M is the tissue mass in 100g. Thus, compared to the blood flow rate BF the perfusion P is a mass-specific parameter. The latter makes sense, because absolute blood flow rates have a quite limited value without knowing the mass of reference. For example, organs have quite different sizes. BF is measured in milliliters of blood per minute (mL/min), therefore, P has the nominal unit milliliters of blood per minute per 100g (mL/min/100g).

To have some values for the human brain at hand: In healthy tissue the average brain perfusion equals to (50-60) mL/min/100g. However, it has to be considered that the brain perfusion is quite different from region to region. For example, the mean perfusion in gray matter is approximately (80-130) mL/min/100g, and 20 mL/min/100g in white matter.

Another important parameter that depicts the dynamic properties of tissue blood supply is the mean transit time (MTT). MTT is the average time required for a given tracer to pass through the tissue. As a rule of thumb, for agents that remain in the blood the MTT is typically a few seconds.

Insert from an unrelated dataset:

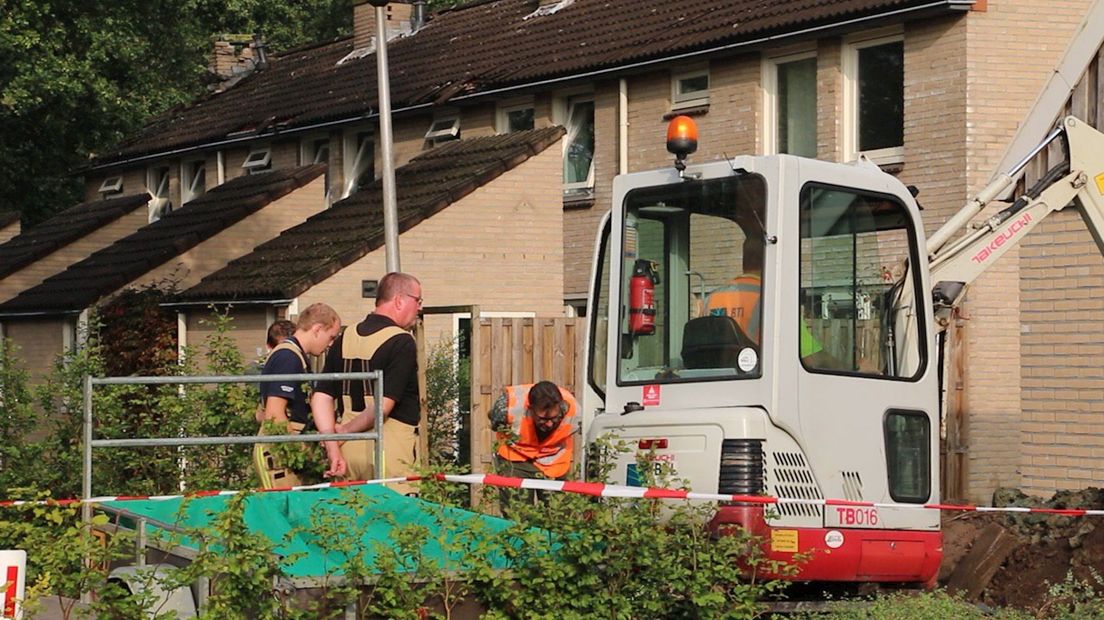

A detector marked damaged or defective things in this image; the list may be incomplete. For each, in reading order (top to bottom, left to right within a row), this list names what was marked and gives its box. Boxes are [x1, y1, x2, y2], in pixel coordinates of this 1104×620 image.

There is a direct relation between the parameters RBV, BF, and MTT for perfusion measurements using a contrast agent in MRI:

[6] MTT = RBV / BF .

The MTT parameter is important since it demonstrates a very sensitive contrast between ischemic and healthy tissue, for instance.

How to Image it ...

In order to probe the properties of the blood circuit, tracers are injected into the blood and their passage is observed at a point of interest. For MRI, contrast agents that induce a strong local relaxation rate change and significant susceptibility effects are employed. Since dynamic acquisitions are performed, such methods are also denoted as dynamic susceptibility (DSC) perfusion measurements.

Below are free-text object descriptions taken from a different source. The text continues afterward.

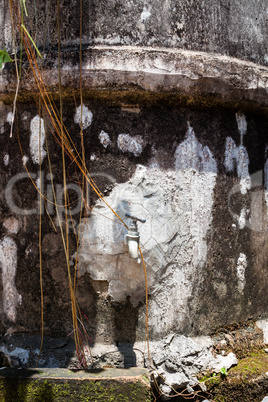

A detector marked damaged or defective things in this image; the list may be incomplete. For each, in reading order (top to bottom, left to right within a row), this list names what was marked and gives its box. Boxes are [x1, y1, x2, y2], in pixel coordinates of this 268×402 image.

peeling plaster [30, 115, 47, 166]
peeling plaster [74, 104, 93, 130]
peeling plaster [116, 133, 142, 155]
peeling plaster [75, 125, 218, 332]
peeling plaster [0, 237, 21, 322]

In order to achieve sufficient volume coverage combined with a temporal sampling rate that allows the determination of dynamic perfusion parameters, fast GE-EPI sequences with a repetition time TR of 1.5-2.0s are often used. After contrast agent administration, the signal time-course is investigated (bolus measurement). The strong susceptibility effects of the passing bolus of the contrast agent cause a significant drop in the T₂* weighted signal of the GE-EPI sequence.